Abstract
Simple SummaryThe rearing of ruminant animals is an environmental issue related to greenhouse gas emissions, mainly methane. In the current study, a regression analysis was carried out to obtain a regression equation able to successfully estimate methane production of lambs fattened under intensive feeding systems from their meat fatty acid profile and average body weight during the fattening period. The optimized model exhibited high precision, accuracy and reproducibility. It showed a clear relationship between methane emissions and the fatty acid profile of lamb meat.

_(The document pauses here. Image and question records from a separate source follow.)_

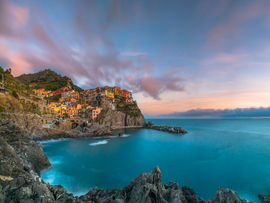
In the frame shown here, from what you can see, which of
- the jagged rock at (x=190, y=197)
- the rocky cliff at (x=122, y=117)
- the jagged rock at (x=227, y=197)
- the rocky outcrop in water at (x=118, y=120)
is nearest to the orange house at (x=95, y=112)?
the rocky cliff at (x=122, y=117)

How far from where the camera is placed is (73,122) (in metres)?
42.6

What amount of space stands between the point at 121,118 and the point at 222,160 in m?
44.5

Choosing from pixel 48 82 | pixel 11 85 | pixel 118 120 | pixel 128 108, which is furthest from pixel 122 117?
pixel 48 82

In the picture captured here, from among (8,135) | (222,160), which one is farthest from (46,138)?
(222,160)

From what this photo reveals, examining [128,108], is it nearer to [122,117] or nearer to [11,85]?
[122,117]

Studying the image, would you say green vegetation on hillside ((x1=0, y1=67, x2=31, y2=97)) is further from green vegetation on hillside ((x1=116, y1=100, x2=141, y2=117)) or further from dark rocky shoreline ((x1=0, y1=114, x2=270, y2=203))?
green vegetation on hillside ((x1=116, y1=100, x2=141, y2=117))

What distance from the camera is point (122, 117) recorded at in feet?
192

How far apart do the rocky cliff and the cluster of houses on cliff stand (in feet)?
9.33

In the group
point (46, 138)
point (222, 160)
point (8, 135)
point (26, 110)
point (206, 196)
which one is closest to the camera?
point (206, 196)

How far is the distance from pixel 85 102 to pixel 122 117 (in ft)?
72.0

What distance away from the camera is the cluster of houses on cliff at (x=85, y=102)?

Our predictive model indicates that fatty acid contents in intramuscular fat could be used to establish the environmental footprint of meat from ruminants.Methane (CH4) emissions pose a serious problem for the environmental sustainability of ruminant production. The aim of the present study was to explore the usefulness of the intramuscular fatty acid (FA) profile to estimate CH4 production of lambs fattened under intensive feeding systems. A statistical regression analysis of intramuscular FA derived from ruminal metabolism was carried out to assess the best predictive model of CH4 production (g/d) in lambs fed with different diets. CH4 was calculated with three distinct equations based on organic matter digestibility (OMD) at maintenance feeding levels. The OMD of the experimental diets was determined in an in vivo digestibility trial by means of the indicator method. Regression models were obtained by stepwise regression analysis. The three optimized models showed high adjusted coefficients of determination (R2adj = 0.74–0.93) and concordance correlation coefficients (CCC = 0.89–0.98), as well as small root mean square prediction errors (RMSPE = 0.29–0.40 g/d). The best single predictor was vaccenic acid (trans-11 C18:1), a bioactive FA that is formed in the rumen to a different extent depending on dietary composition. Based on our data and further published lamb research, we propose a novel regression model for CH4 production with excellent outcomes: CH4 (g/d) = −1.98 (±1.284)–0.87 (±0.231) × trans-11 C18:1 + 0.79 (±0.045) × BW (R2adj = 0.97; RMSPE = 0.76 g/d; CCC = 0.98). In conclusion, these results indicate that specific intramuscular FA and average BW during fattening could be useful to predict CH4 production of lambs fed high concentrate diets.
Highlights
Nowadays, the environmental impact of the livestock sector in the form of greenhouse gas emissions (GHG), namely, nitrous oxide (N2O), carbon dioxide (CO2) and methane (CH4) is of great concern worldwide
The aim of the present study was to explore the usefulness of the intramuscular fatty acid (FA) profile to estimate CH4 production of lambs fattened under intensive feeding systems
The eleven FA selected for the statistical regression analysis (Table 2) were selected because they directly relate to rumen bacteria metabolism [25,26]
Summary
The environmental impact of the livestock sector in the form of greenhouse gas emissions (GHG), namely, nitrous oxide (N2O), carbon dioxide (CO2) and methane (CH4) is of great concern worldwide. Cattle and small ruminants contribute 65% and 6.5%, respectively, of GHG emissions in the livestock sector and enteric CH4 is about one-half of those emissions [1]. Enteric CH4 emissions pose a serious problem for the environmental sustainability of ruminant production. Enteric CH4 is a by-product of microbial fermentation of feed in the rumen and the hindgut of farm animals. Microbial digestion releases volatile fatty acids, CO2 and hydrogen (H2). CH4 is mostly produced in the rumen and released into the atmosphere through the mouth and nostrils, with direct CH4 rectal emissions accounting for only 3% of the total [6]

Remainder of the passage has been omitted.